- [Problem]:
From the text on 60 Minutes:
1. Since what year has CBS News produced the first 60 Minutes?
2. What was the second U.S. edition called when it started in 1999?
3. To what timeslot did the show move on July 8, 2005?

- [Extract to read]:
»»

60 Minutes is the name of several television
newsmagazines, the first of which has been produced by CBS News since
1968. That show, created and made successful by producer Don Hewitt, begin
and end with the image and sound of a ticking stopwatch, an image that in
the 1970s became symbolic of investigative journalism on U.S. television.
In 1999, a second edition of 60 Minutes was started in the U.S., called
60 Minutes II. This edition was later renamed 60 Minutes by CBS for the
fall of 2004 in order to signify its quality. CBS News president Andrew
Heyward said, "The Roman numeral II created some confusion on the
part of the viewers and suggested a watered-down version." However,
after a well-known controversy regarding a report that aired September 8,
2004, the show was soon renamed 60 Minutes Wednesday to differentiate
itself and to avoid tarnishing the Sunday edition, as the editions were
editorially independent from one another. The show reverted back to its
original title on July 8, 2005, when the show moved to a Friday night 8pm
ET timeslot to finish its run. It lasted until 2005.

««

- [Recorded data]:
»»

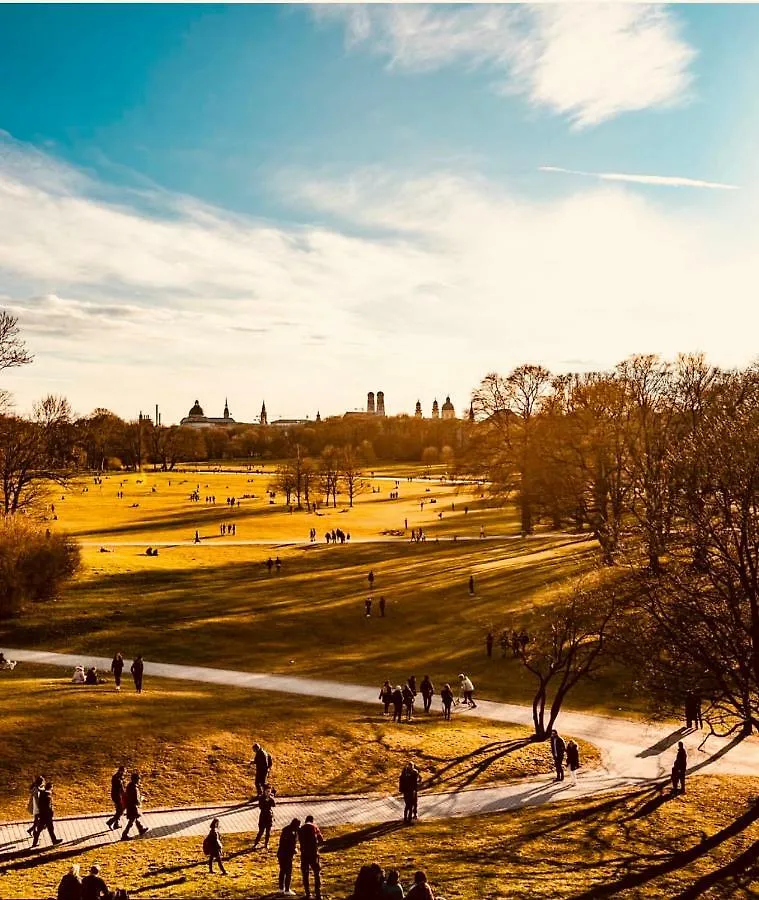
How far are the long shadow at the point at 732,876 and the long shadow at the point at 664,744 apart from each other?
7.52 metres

««
»»

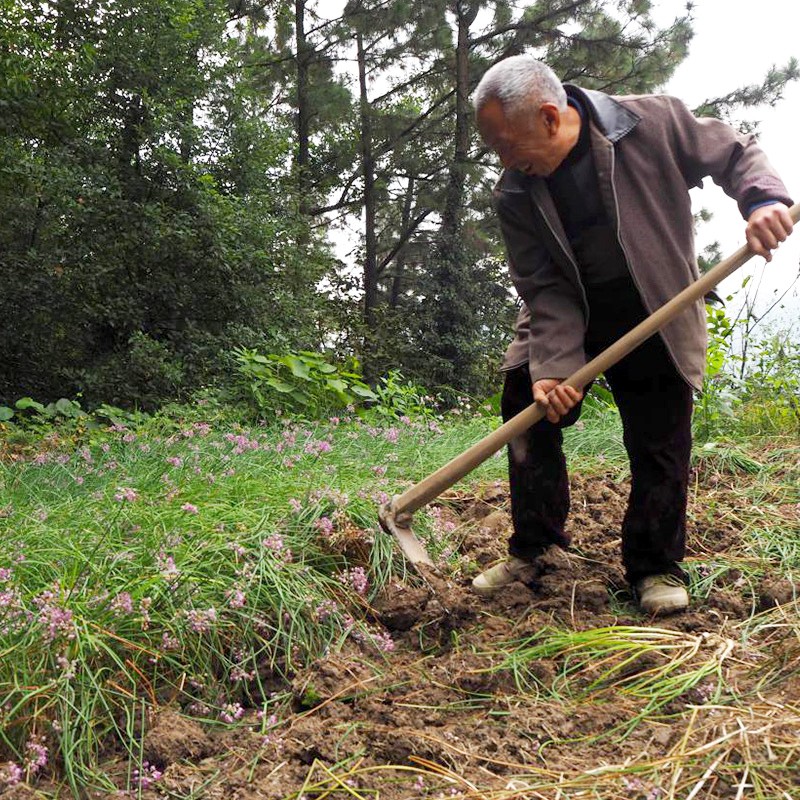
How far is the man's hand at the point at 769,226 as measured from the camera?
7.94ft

««

- [Solution for this problem]:
1. 1968
2. 60 Minutes II
3. Friday night at 8pm ET